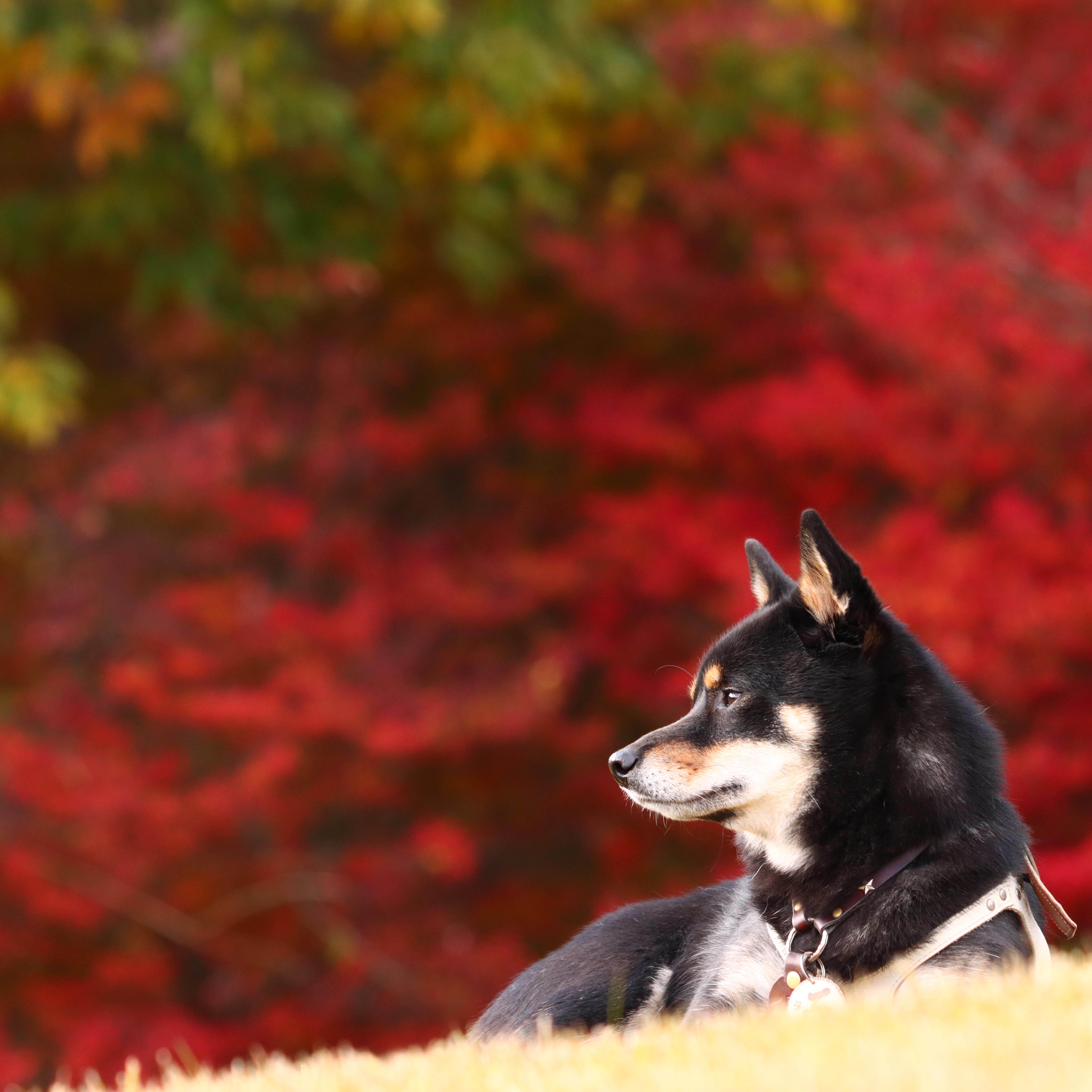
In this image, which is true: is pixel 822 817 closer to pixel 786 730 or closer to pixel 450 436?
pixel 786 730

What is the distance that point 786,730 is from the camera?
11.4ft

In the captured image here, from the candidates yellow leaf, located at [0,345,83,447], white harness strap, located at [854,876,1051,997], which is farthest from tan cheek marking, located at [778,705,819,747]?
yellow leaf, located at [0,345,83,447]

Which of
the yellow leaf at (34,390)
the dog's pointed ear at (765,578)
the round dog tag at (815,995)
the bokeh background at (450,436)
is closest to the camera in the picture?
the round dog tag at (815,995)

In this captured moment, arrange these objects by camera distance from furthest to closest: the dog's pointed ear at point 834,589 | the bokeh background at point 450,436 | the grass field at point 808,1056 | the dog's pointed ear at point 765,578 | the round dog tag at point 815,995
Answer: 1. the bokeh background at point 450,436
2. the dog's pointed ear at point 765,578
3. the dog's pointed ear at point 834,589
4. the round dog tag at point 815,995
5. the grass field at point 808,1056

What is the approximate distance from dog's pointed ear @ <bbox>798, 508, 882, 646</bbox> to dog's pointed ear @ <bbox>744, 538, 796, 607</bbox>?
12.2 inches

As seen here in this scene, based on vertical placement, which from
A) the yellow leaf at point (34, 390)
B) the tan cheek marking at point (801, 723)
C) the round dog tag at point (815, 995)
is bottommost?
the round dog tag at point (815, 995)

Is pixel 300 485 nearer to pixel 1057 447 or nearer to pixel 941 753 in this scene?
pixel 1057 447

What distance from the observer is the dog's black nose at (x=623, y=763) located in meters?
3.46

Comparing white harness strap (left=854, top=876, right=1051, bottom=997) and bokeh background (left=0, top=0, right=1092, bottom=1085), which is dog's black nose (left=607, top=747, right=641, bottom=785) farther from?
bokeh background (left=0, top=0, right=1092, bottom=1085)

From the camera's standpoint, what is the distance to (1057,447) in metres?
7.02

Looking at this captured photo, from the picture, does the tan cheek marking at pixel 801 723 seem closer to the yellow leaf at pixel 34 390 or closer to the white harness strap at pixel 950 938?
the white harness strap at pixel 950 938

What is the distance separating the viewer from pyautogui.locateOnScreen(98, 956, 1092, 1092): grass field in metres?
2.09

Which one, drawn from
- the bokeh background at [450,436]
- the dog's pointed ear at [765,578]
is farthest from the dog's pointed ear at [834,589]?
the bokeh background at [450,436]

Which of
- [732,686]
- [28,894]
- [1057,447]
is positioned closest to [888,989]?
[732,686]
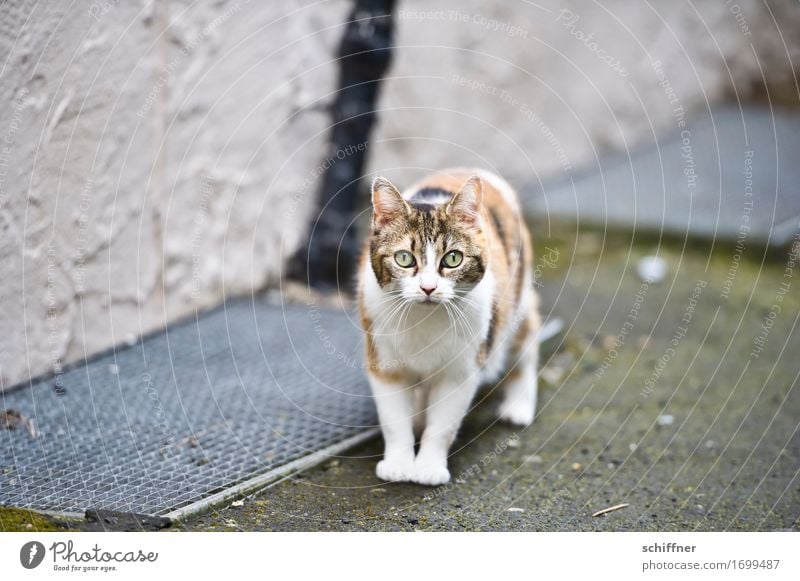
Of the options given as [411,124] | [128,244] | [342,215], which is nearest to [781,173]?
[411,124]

------------------------------

[Task instructions]: Please copy out, word for word, the lines of the data from the one containing "Which one, drawn from" through the end of the data, both ends included, leaving out the pictures.

[The response]:
Which one, drawn from
- the bokeh background at [450,436]
- the dog's pointed ear at [765,578]
is farthest from the dog's pointed ear at [834,589]?
the bokeh background at [450,436]

Which of
- [732,686]
- [28,894]
- [1057,447]
is positioned closest to [888,989]?
[732,686]
Of the options given as [411,124] | [128,244] | [342,215], which is nearest to [781,173]?
[411,124]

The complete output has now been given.